Quote of the Day
Success is how high you bounce when you hit bottom.
George S. Patton
Syria remains in the forefront as the main risk asset market catalyst. The U.K. will be offering a UN resolution today that is likely to be vetoed by Russia and China. The U.K. is also scheduled to debate the issues of military intervention in its Parliament on Thursday. The U.S. is still discussing the exact type of strike with most experts expecting a short duration air strike.

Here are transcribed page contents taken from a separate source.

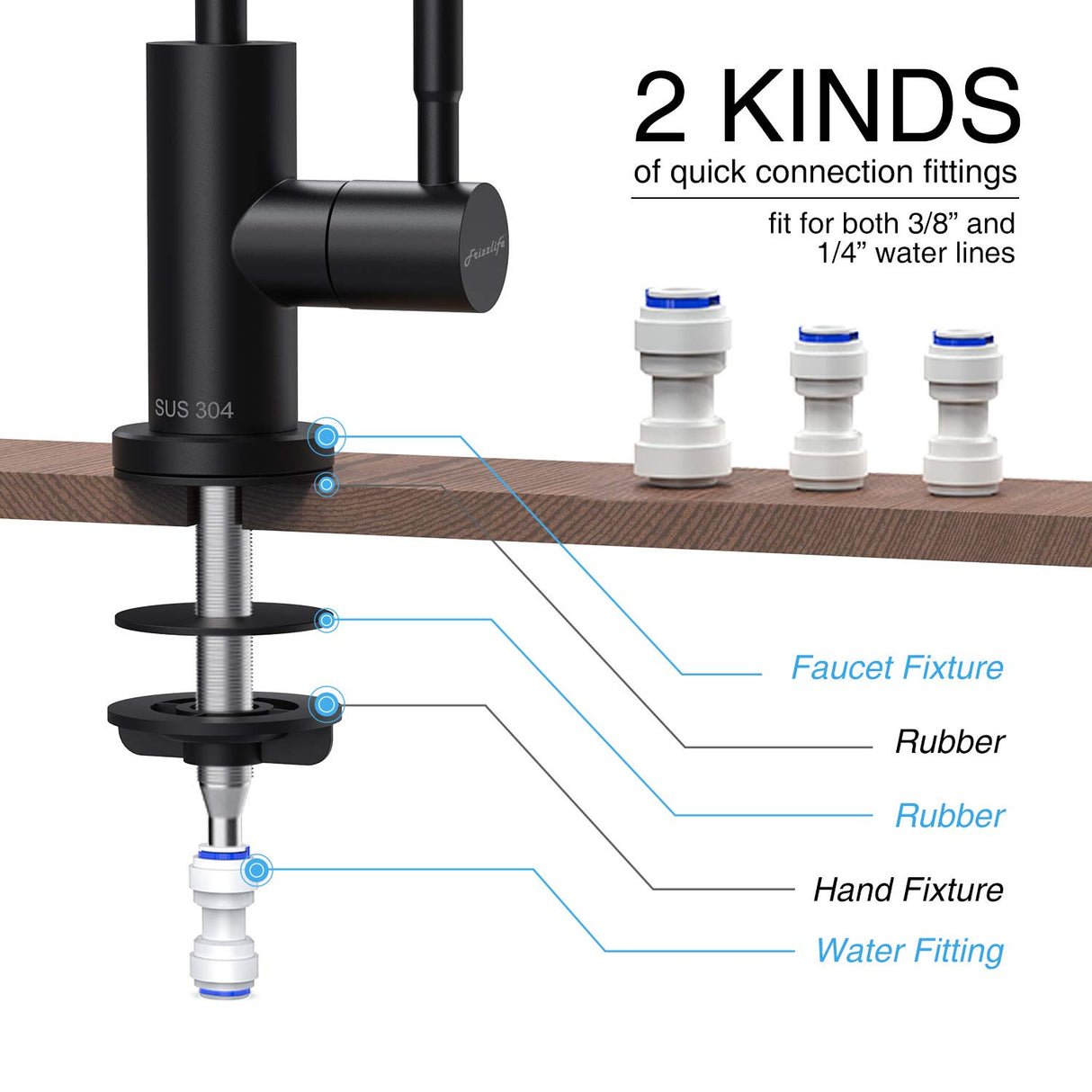 2 KINDS
of quick connection fittings

fit for both 3/8” and 1/4” water lines

Frizzlife

SUS 304

Faucet Fixture

Rubber

Rubber

Hand Fixture

Water Fitting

The risk asset markets are reacting as they normally do when these types of events are imminent. The U.S. dollar (NYBOT:DXZ13) is stronger vs. most currencies, global equities are lower across the board (see below for more details on equities) and oil prices (NYMEX:CLV13) are higher and holding onto to their gains for the moment. Every geopolitical event that has occurred over the last ten years or so has seen a similar market reaction. Normally once the event happens, and it seems that it is of short duration, markets tend to revert back to more normal value trading levels.

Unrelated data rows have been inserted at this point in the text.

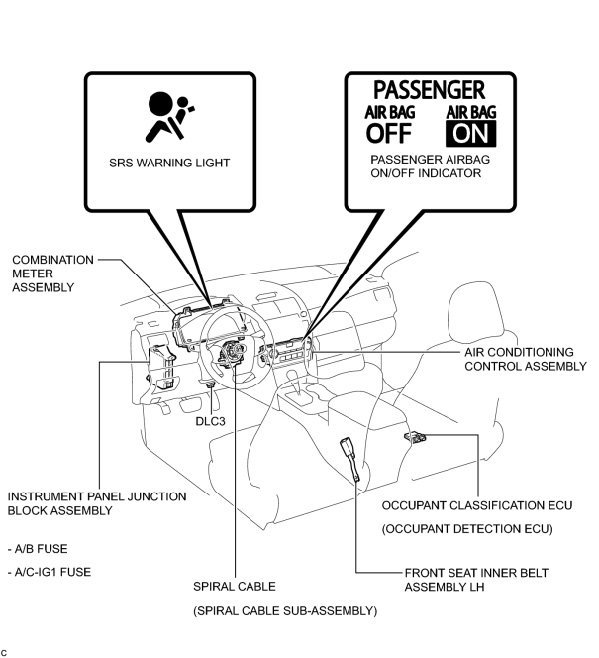 SRS WARNING LIGHT

PASSENGER
AIR BAG OFF
AIR BAG ON
PASSENGER AIRBAG ON/OFF INDICATOR

COMBINATION METER ASSEMBLY

AIR CONDITIONING CONTROL ASSEMBLY

DLC3

INSTRUMENT PANEL JUNCTION BLOCK ASSEMBLY

- A/B FUSE

- A/C-IG1 FUSE

OCCUPANT CLASSIFICATION ECU

(OCCUPANT DETECTION ECU)

FRONT SEAT INNER BELT ASSEMBLY LH

SPIRAL CABLE

(SPIRAL CABLE SUB-ASSEMBLY)

C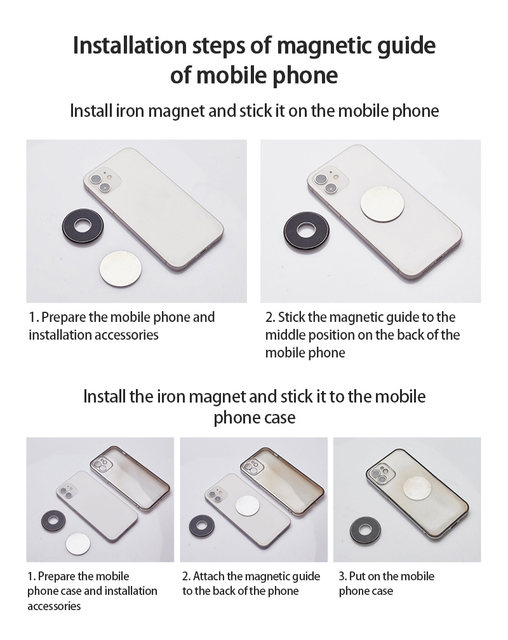 Installation steps of magnetic guide of mobile phone

Install iron magnet and stick it on the mobile phone

1. Prepare the mobile phone and installation accessories

2. Stick the magnetic guide to the middle position on the back of the mobile phone

Install the iron magnet and stick it to the mobile phone case

1. Prepare the mobile phone case and installation accessories

2. Attach the magnetic guide to the back of the phone

3. Put on the mobile phone case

It does not mean I would short the oil market at this point as we do not know what the unintended consequences will be of a strike by the west. We do not know if Iran will retaliate against Israel. We do not know if contagion will spread to the main oil producing countries of the MENA region. All we know at this point in time is the likelihood of a short duration strike is very high and an event that is likely to happen within the next week or so. For now the oil complex should remain firm and those that are in it from the long side should employ trailing stops as the market could move lower strongly when it enters into a reversion mode.
The spot WTI and Brent market are well off of their intraday highs set during overnight trading. The crude oil markets are currently almost $3/bbl off of the intraday high. Oil is holding onto yesterday’s strong gains but for the moment the upside momentum has slowed a tad with today’s gains much more modest than yesterday.
The Brent/WTI spread has also continued to widen with the October spread now approaching the next key technical resistance level of $6/bbl. As has been the case since mid-July when the spread hit parity, the spread has been in a widening pattern driven by the supply side of the equation and hitting the Brent market more strongly than WTI. Certainty the prospects of military intervention in Syria is contributing to the widening of the Brent/WTI spread but the main drivers have been the interruption in supply from a variety of locations around the world. Global crude oil supply is lower by about 3 million barrels per day over the last several months coming from places like Libya, Iraq, North Sea, etc. The spread will remain in a widening pattern until the plethora of supply issues return to more normal operations.